Ballena blanca (beluga): características, sentidos, dieta, hábitat y curiosidades

  • Identificación clave: sin aleta dorsal, cabeza con melón y piel blanca adquirida al madurar.
  • Adaptaciones al frío: hasta 40–50% de grasa corporal y muda estival exfoliándose en estuarios.
  • Comportamiento: grupos de ~10 individuos, vocalizaciones complejas y buceos frecuentes y profundos.
  • Conservación: estado global no crítico, pero subpoblaciones vulnerables exigen gestión específica.

Ballena blanca

Entre los cetáceos odontocetos nos encontramos con la ballena blanca o beluga. Su nombre científico correcto es Delphinapterus leucas, y pertenece a la familia Monodontidae junto al narval. Lo primero que llama la atención es el color blanco de su piel, un rasgo que adquiere cuando alcanza la madurez; al nacer son grisáceas o pardo azuladas. Además, luce una cabeza redondeada con un prominente melón (órgano clave en la ecolocalización) y carece de aleta dorsal, rasgos que la hacen inconfundible.

Más allá de su apariencia, esta especie acumula adaptaciones únicas al Ártico, un repertorio vocal asombroso por el que se la conoce como “canario del mar”, y un comportamiento social muy marcado. ¿Quieres saber más sobre la ballena blanca? Aquí te lo contamos todo.

Características principales

Características y curiosidades de la ballena blanca

Morfología de la ballena blanca

Entre sus rasgos diferenciales destaca que no posee aleta dorsal; en su lugar presenta una cresta dorsal resistente que le facilita navegar bajo el hielo e incluso romper costras delgadas para respirar. Tampoco tiene el aspecto extremadamente estilizado de otros cetáceos; su cuerpo es robusto y fusiforme, con aletas pectorales cortas y redondeadas y una aleta caudal con lóbulos característicos. Suelen formar grupos de alrededor de 10 individuos, y en verano pueden reunirse en agregaciones de cientos o miles en estuarios y costas someras.

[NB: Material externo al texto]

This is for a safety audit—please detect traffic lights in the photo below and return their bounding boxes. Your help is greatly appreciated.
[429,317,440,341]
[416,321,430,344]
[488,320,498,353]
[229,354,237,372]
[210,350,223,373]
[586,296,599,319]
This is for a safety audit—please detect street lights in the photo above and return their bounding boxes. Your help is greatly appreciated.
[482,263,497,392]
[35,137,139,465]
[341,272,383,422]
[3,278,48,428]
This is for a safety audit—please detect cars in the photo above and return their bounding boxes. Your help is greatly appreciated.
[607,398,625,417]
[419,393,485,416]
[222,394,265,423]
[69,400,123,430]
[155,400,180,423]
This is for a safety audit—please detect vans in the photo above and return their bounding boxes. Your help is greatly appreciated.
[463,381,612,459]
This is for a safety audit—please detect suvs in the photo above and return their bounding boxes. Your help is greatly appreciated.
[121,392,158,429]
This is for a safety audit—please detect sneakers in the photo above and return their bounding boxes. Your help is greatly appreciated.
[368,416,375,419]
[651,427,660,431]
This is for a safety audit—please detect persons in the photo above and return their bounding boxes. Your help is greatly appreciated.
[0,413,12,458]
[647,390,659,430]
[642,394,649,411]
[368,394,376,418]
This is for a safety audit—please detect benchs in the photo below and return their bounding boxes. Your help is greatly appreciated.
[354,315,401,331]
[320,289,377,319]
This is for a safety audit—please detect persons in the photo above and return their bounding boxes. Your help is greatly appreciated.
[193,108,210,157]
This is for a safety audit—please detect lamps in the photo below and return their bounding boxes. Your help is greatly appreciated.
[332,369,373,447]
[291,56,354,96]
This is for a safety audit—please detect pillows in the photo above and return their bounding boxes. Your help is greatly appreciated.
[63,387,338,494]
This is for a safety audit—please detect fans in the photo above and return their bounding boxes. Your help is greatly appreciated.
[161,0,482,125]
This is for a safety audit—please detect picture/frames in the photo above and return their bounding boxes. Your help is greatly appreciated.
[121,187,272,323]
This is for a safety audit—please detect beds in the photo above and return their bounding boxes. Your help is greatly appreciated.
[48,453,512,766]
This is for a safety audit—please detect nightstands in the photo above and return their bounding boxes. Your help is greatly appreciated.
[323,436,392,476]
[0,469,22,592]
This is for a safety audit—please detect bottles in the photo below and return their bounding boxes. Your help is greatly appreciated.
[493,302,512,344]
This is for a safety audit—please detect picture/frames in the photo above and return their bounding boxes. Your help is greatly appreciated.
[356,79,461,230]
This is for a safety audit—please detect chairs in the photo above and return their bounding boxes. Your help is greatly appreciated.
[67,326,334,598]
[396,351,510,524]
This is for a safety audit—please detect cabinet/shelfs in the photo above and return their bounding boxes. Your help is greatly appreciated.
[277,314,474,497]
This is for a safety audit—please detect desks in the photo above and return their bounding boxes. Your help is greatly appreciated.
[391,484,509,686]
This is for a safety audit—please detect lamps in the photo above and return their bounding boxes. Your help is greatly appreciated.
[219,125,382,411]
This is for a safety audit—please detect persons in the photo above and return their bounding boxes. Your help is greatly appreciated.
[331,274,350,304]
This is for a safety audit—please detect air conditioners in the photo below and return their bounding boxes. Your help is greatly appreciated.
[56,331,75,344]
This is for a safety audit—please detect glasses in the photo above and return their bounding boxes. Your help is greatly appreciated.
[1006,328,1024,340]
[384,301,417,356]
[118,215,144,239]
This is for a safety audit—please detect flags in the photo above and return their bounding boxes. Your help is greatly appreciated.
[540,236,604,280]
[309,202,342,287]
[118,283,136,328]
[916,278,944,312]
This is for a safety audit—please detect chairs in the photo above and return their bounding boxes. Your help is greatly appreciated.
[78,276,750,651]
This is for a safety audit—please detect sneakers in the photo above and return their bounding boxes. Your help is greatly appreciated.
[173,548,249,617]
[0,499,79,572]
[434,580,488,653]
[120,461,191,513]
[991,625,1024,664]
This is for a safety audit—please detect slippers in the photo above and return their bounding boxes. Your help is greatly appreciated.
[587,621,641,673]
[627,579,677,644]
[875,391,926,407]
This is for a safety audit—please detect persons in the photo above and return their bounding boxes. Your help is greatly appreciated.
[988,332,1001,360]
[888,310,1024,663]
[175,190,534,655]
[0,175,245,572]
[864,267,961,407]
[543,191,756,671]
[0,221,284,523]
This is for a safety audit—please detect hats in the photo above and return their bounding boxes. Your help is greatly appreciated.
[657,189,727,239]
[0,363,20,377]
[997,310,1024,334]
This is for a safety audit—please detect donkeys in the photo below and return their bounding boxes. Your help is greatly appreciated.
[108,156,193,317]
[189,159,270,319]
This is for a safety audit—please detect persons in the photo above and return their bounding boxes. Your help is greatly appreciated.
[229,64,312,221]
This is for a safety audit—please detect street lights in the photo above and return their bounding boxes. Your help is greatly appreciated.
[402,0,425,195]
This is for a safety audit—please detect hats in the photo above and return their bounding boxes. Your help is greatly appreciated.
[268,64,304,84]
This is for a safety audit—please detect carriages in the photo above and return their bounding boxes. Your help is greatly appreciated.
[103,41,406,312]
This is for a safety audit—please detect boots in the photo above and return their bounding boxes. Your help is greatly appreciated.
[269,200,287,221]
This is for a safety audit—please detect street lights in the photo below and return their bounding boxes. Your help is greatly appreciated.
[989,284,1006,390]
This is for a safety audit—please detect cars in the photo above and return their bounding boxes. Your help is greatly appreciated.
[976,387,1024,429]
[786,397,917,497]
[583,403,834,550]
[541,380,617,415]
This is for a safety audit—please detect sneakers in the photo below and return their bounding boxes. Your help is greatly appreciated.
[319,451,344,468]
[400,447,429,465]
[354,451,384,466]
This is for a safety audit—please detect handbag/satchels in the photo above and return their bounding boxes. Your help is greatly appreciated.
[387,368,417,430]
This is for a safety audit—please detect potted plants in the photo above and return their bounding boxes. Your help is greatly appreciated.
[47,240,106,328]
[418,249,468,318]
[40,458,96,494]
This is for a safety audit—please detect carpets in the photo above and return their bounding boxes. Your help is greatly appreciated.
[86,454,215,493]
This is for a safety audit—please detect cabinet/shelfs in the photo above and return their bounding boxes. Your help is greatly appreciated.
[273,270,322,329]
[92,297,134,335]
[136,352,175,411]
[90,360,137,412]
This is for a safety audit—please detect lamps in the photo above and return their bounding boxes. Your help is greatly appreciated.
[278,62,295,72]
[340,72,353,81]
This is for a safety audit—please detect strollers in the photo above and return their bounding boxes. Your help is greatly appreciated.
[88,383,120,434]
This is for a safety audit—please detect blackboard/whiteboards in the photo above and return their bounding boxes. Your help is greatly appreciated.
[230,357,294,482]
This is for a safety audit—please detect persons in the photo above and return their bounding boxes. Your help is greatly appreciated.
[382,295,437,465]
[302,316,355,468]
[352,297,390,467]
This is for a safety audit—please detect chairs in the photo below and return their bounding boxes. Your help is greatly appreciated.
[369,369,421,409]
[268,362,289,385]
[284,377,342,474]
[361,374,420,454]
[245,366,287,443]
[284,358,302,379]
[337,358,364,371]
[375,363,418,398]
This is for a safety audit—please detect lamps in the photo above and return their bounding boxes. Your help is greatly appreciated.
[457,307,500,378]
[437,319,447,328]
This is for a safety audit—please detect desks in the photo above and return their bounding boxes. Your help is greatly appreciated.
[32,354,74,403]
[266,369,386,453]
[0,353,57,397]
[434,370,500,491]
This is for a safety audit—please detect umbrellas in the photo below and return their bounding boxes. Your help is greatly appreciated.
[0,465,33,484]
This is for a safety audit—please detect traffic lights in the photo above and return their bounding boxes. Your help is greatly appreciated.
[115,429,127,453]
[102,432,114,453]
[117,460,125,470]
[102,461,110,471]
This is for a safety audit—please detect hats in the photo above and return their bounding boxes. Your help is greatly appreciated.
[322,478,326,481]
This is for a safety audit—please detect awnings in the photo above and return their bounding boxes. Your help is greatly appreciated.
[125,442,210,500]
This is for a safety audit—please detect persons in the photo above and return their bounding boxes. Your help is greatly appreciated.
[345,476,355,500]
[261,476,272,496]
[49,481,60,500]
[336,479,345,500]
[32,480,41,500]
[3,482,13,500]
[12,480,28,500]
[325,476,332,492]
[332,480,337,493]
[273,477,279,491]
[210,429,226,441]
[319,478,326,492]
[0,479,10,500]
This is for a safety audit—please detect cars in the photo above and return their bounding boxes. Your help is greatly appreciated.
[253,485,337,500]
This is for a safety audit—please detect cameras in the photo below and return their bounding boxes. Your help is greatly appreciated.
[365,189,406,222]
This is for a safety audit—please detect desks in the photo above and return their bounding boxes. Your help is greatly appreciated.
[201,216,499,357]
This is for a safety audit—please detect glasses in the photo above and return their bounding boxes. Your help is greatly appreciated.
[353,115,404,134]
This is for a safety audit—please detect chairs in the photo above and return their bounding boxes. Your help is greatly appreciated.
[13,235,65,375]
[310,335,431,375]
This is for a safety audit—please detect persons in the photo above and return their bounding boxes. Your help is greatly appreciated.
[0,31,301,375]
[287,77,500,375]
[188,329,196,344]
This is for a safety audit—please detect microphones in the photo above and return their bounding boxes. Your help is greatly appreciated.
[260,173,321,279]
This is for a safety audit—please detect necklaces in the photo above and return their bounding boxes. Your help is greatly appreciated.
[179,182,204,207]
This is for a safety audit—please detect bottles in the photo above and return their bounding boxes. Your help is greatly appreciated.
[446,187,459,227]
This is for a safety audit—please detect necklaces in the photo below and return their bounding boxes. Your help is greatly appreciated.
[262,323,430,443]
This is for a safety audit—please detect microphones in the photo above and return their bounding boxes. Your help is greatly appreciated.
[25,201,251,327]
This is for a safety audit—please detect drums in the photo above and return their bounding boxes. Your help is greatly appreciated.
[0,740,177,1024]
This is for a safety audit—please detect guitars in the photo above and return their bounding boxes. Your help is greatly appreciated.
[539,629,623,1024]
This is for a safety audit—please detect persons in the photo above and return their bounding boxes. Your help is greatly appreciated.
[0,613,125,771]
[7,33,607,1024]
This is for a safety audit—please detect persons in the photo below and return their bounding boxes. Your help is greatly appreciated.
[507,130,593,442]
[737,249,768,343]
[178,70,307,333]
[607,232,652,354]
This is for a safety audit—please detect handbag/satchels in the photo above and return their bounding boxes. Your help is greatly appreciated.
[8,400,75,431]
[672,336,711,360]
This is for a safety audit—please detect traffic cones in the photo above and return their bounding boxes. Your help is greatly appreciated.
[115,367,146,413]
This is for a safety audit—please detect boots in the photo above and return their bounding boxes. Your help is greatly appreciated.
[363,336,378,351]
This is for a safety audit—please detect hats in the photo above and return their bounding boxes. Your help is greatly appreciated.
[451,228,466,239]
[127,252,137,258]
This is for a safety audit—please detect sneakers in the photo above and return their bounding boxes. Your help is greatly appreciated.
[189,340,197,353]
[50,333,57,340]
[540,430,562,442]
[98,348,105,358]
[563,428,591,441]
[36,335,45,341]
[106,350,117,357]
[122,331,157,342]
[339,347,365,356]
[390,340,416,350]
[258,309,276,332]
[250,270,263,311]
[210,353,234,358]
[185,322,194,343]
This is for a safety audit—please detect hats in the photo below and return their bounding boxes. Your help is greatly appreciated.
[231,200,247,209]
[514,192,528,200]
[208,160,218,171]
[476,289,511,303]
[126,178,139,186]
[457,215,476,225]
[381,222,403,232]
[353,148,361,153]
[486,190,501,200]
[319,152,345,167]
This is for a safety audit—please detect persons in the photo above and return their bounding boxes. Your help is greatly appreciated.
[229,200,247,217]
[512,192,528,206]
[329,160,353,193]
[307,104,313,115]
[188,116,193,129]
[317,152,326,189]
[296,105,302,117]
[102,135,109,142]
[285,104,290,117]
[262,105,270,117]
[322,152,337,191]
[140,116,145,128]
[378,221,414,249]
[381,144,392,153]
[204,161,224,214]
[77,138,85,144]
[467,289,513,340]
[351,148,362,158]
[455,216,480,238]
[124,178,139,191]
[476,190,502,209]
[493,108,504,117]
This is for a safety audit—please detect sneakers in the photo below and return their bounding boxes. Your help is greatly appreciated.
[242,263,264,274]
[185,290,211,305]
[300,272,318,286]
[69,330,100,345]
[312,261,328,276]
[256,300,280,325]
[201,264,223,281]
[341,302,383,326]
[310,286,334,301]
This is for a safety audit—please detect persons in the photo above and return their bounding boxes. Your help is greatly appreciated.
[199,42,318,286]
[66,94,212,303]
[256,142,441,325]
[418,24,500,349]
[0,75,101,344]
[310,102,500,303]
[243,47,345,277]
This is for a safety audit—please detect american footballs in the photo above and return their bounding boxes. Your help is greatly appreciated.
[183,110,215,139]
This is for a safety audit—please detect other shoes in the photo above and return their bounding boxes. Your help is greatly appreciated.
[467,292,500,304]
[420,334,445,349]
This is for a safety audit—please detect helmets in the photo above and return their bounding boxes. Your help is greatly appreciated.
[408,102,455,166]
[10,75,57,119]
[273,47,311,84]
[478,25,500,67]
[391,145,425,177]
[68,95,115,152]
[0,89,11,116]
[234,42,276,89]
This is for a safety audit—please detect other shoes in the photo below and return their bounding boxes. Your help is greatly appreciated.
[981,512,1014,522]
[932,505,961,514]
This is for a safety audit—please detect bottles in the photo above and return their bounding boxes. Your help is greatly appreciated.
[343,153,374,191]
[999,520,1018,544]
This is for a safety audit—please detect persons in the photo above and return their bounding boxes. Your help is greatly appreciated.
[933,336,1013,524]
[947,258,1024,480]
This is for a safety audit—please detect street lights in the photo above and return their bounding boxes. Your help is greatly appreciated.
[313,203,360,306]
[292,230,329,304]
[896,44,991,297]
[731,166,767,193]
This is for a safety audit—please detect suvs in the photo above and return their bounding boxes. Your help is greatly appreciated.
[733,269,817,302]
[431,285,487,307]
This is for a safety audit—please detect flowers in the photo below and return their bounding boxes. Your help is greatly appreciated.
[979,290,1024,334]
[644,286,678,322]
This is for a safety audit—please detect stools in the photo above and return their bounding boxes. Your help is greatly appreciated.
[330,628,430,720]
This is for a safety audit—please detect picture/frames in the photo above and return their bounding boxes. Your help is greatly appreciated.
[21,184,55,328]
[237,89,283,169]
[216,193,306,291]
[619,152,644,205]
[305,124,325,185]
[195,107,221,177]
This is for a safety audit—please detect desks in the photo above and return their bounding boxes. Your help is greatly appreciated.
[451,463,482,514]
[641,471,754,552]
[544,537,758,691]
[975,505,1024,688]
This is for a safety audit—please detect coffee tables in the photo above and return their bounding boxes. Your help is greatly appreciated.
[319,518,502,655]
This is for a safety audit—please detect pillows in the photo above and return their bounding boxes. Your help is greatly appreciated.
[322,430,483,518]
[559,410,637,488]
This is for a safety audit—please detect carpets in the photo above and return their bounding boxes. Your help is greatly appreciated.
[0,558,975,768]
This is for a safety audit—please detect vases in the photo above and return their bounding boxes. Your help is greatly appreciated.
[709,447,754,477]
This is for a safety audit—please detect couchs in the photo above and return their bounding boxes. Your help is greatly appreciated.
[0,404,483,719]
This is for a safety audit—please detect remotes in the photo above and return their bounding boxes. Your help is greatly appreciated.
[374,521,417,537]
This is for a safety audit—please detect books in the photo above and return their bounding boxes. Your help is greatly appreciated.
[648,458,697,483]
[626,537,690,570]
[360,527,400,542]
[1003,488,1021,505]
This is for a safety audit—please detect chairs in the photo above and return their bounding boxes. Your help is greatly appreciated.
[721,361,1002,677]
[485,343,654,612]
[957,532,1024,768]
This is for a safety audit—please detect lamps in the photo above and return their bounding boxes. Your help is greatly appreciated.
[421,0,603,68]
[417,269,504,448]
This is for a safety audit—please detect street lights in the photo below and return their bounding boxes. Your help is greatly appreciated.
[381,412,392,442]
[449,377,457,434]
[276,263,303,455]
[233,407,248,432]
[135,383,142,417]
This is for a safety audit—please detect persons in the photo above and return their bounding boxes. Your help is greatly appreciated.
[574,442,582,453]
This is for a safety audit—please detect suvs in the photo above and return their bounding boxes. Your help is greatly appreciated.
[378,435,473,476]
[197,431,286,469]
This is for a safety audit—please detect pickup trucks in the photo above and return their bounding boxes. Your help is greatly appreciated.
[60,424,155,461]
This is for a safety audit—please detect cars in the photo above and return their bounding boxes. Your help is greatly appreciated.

Presenta un claro dimorfismo sexual: los machos son, de media, un 25% más grandes que las hembras. La longitud de los machos suele estar entre 3,5 y 5,5 metros (con máximos cercanos a 6 m) y su peso ronda 1.100–1.600 kg, mientras que las hembras alcanzan 3–4 m y 700–1.200 kg. Ambos sexos crecen hasta aproximadamente los 10 años, momento en el que suelen alcanzar su tamaño máximo.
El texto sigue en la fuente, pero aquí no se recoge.